■ Work to do ■
Copy the items below word for word, from the line containing "What measurement separates" up to and including the line containing "0.04 metres".

————————

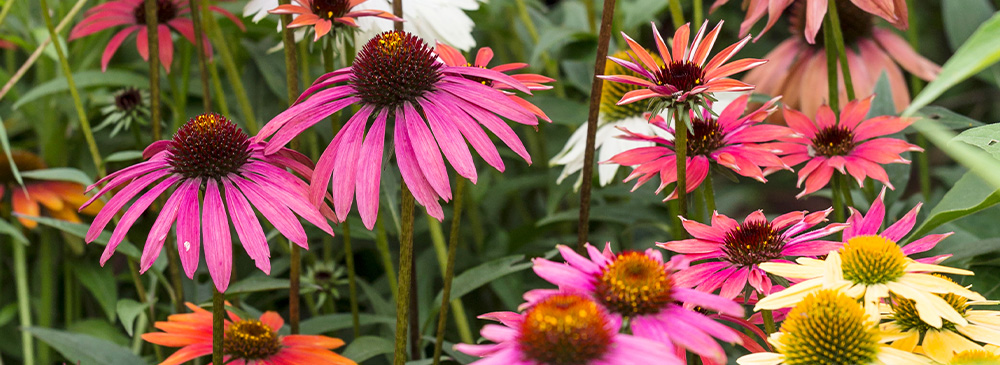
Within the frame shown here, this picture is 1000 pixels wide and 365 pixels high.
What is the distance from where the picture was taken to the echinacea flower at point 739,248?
0.43 metres

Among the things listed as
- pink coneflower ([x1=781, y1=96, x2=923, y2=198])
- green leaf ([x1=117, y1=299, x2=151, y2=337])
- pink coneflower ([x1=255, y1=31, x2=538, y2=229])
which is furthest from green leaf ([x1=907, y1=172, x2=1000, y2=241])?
green leaf ([x1=117, y1=299, x2=151, y2=337])

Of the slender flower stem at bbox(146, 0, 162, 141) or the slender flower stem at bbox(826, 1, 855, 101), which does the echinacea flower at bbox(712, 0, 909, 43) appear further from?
the slender flower stem at bbox(146, 0, 162, 141)

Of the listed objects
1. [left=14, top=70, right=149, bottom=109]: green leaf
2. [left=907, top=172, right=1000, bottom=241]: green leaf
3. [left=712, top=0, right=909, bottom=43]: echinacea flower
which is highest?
[left=14, top=70, right=149, bottom=109]: green leaf

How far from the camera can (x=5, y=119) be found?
981 millimetres

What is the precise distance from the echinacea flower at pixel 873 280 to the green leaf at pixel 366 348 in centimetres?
30

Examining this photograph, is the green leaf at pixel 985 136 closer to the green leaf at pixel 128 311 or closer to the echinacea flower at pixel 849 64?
the echinacea flower at pixel 849 64

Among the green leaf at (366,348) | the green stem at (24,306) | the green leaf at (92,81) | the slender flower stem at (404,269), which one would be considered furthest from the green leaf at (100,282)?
the slender flower stem at (404,269)

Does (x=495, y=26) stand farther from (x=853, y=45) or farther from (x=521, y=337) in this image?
(x=521, y=337)

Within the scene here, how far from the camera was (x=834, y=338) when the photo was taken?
34 cm

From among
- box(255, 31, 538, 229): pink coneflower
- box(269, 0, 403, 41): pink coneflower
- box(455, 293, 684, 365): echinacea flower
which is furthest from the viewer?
box(269, 0, 403, 41): pink coneflower

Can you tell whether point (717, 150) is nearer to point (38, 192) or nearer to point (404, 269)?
point (404, 269)

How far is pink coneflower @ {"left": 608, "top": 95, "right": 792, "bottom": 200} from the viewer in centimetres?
51

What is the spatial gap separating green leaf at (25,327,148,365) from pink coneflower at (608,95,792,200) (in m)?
0.39

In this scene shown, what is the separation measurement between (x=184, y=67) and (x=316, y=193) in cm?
43
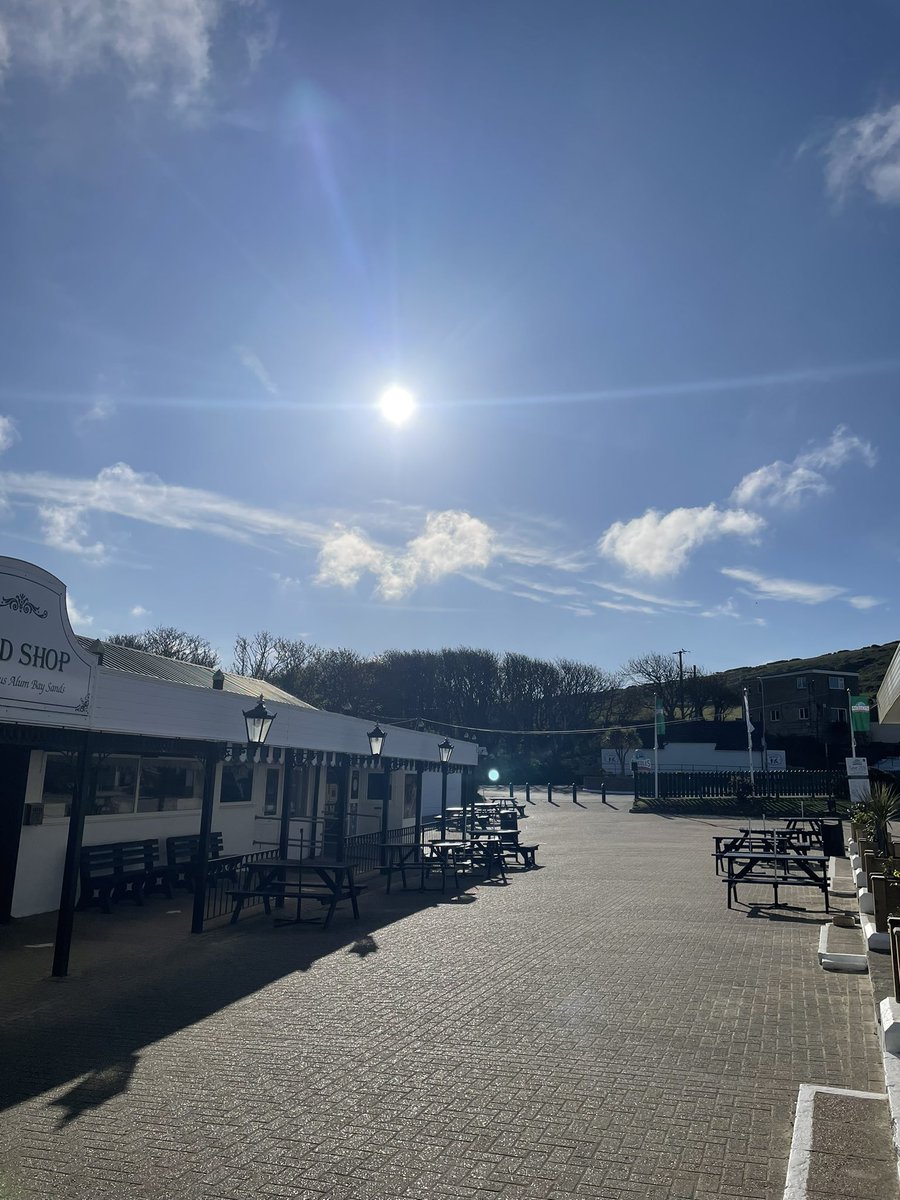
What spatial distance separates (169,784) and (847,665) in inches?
4113

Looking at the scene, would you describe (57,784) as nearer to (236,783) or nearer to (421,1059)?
(236,783)

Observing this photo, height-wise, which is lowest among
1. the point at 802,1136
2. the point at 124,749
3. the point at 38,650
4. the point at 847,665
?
the point at 802,1136

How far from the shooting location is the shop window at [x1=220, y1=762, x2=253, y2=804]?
16.3 m

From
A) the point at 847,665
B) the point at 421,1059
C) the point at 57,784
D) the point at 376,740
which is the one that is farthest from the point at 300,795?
the point at 847,665

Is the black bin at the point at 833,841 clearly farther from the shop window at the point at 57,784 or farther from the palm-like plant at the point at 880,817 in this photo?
the shop window at the point at 57,784

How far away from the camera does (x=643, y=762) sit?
5684cm

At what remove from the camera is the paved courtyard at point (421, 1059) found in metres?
A: 4.26

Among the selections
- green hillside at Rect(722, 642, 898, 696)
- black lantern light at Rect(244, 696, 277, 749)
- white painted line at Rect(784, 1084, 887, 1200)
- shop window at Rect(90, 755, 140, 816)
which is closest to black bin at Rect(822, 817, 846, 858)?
black lantern light at Rect(244, 696, 277, 749)

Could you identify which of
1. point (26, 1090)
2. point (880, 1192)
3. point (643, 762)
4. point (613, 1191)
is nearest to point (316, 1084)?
point (26, 1090)

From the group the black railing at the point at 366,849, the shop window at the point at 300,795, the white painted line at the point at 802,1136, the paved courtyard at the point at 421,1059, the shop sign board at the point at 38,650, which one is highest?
the shop sign board at the point at 38,650

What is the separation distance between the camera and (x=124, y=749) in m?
9.95

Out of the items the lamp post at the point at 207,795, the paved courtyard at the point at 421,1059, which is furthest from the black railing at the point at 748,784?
the lamp post at the point at 207,795

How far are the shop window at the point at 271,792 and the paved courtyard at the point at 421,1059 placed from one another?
699 cm

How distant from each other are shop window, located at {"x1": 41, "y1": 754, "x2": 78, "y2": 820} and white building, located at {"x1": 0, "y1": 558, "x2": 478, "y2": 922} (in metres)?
0.02
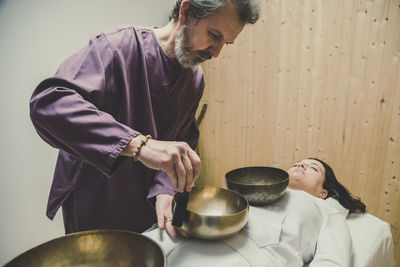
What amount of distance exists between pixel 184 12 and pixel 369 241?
1699mm

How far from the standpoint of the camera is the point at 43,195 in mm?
2156

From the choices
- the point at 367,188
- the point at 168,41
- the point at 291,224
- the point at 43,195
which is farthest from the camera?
the point at 367,188

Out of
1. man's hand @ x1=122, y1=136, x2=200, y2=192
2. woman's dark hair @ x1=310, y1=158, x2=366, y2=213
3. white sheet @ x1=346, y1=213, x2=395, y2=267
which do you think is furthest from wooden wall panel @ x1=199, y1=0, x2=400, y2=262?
man's hand @ x1=122, y1=136, x2=200, y2=192

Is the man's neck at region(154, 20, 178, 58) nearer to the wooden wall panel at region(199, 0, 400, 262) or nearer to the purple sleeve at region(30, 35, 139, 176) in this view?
the purple sleeve at region(30, 35, 139, 176)

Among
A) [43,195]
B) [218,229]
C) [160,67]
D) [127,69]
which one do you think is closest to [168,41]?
[160,67]

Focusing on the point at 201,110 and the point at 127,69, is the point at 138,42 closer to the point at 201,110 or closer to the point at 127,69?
the point at 127,69

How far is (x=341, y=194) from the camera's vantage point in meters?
2.13

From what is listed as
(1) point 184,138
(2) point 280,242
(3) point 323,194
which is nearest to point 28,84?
(1) point 184,138

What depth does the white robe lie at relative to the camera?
1.07m

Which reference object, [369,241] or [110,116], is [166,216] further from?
[369,241]

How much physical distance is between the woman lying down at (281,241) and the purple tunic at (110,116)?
220 mm

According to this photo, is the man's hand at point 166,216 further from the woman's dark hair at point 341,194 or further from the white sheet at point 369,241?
the woman's dark hair at point 341,194

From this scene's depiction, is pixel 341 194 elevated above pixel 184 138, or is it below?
below

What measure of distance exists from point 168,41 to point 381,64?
196 cm
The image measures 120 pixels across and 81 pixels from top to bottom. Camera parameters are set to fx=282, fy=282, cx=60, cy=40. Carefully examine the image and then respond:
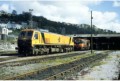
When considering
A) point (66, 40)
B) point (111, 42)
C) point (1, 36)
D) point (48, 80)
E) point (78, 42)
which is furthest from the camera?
point (1, 36)

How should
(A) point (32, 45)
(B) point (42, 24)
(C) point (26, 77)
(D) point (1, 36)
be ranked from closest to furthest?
(C) point (26, 77)
(A) point (32, 45)
(D) point (1, 36)
(B) point (42, 24)

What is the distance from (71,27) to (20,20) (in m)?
30.9

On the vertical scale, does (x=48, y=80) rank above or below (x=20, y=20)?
below

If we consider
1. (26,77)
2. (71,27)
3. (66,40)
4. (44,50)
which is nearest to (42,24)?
(71,27)

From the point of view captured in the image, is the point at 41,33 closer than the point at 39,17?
Yes

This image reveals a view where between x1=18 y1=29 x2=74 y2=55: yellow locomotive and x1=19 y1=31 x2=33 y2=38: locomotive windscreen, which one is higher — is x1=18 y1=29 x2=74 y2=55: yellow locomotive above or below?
below

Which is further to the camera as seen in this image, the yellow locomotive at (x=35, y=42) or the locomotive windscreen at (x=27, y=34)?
the locomotive windscreen at (x=27, y=34)

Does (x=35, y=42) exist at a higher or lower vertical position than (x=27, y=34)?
lower

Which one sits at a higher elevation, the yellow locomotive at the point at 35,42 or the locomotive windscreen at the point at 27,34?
the locomotive windscreen at the point at 27,34

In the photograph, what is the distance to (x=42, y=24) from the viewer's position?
531ft

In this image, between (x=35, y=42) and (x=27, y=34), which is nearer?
(x=35, y=42)

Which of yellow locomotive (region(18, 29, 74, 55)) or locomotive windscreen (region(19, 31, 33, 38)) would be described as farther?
locomotive windscreen (region(19, 31, 33, 38))

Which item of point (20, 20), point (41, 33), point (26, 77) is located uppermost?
point (20, 20)

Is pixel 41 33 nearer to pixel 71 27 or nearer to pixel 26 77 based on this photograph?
pixel 26 77
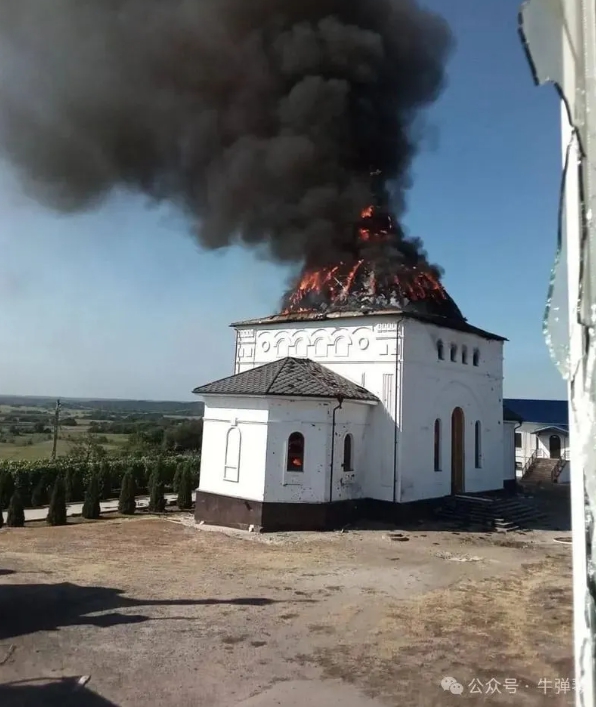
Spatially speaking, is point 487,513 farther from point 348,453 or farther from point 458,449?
point 348,453

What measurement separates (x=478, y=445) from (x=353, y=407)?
20.3ft

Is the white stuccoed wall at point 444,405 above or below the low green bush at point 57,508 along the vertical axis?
A: above

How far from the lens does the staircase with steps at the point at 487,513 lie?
55.6ft

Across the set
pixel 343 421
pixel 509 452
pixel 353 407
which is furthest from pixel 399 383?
pixel 509 452

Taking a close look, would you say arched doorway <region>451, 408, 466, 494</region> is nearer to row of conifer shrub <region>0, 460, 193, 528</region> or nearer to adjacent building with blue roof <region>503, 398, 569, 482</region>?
row of conifer shrub <region>0, 460, 193, 528</region>

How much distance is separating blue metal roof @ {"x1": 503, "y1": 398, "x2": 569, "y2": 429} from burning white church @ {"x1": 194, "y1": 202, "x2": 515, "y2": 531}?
59.1ft

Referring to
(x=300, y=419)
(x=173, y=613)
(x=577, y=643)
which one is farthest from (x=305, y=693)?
(x=300, y=419)

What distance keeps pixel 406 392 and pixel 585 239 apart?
16.4m

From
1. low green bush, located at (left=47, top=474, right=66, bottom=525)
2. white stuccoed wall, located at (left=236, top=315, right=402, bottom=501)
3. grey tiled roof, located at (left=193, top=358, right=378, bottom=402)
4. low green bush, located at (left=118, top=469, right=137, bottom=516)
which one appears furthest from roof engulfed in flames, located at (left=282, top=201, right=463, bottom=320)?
low green bush, located at (left=47, top=474, right=66, bottom=525)

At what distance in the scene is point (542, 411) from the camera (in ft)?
133

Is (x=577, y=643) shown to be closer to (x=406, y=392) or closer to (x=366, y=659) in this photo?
(x=366, y=659)

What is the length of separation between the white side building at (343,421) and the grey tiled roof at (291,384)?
0.04 metres

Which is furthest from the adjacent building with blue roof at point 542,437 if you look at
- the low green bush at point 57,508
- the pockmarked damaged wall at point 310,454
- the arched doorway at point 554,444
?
the low green bush at point 57,508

————————

■ Final answer ■
What measurement separates (x=478, y=445) from (x=353, y=407)?
20.3ft

Is the white stuccoed wall at point 444,405 above or below the low green bush at point 57,508 along the vertical axis?
A: above

How far from the lens does the staircase with steps at the point at 487,513 lie?
55.6ft

Across the set
pixel 343 421
pixel 509 452
pixel 353 407
which is furthest from pixel 399 383?
pixel 509 452

Taking a close look, would you say arched doorway <region>451, 408, 466, 494</region> is nearer to row of conifer shrub <region>0, 460, 193, 528</region> or nearer to adjacent building with blue roof <region>503, 398, 569, 482</region>?
row of conifer shrub <region>0, 460, 193, 528</region>

How much distance is separating blue metal roof @ {"x1": 503, "y1": 398, "x2": 569, "y2": 429} from burning white church @ {"x1": 194, "y1": 202, "x2": 515, "y2": 531}?
59.1ft

Referring to
(x=300, y=419)
(x=173, y=613)
(x=577, y=643)
which one is farthest from (x=305, y=693)?
(x=300, y=419)

What distance keeps pixel 406 392 and pixel 585 239 apart?
16.4m

From
1. low green bush, located at (left=47, top=474, right=66, bottom=525)
2. white stuccoed wall, located at (left=236, top=315, right=402, bottom=501)
3. grey tiled roof, located at (left=193, top=358, right=378, bottom=402)
4. low green bush, located at (left=118, top=469, right=137, bottom=516)
which one appears furthest from roof engulfed in flames, located at (left=282, top=201, right=463, bottom=320)?
low green bush, located at (left=47, top=474, right=66, bottom=525)

At what distance in the scene is point (542, 411) from the camera (in ft)?
133

Is (x=577, y=643) shown to be closer to (x=406, y=392) or closer to (x=366, y=659) in this photo?
(x=366, y=659)

What is the length of separation between the white side building at (343,421) and the grey tiled roof at (291,384)?
0.04 metres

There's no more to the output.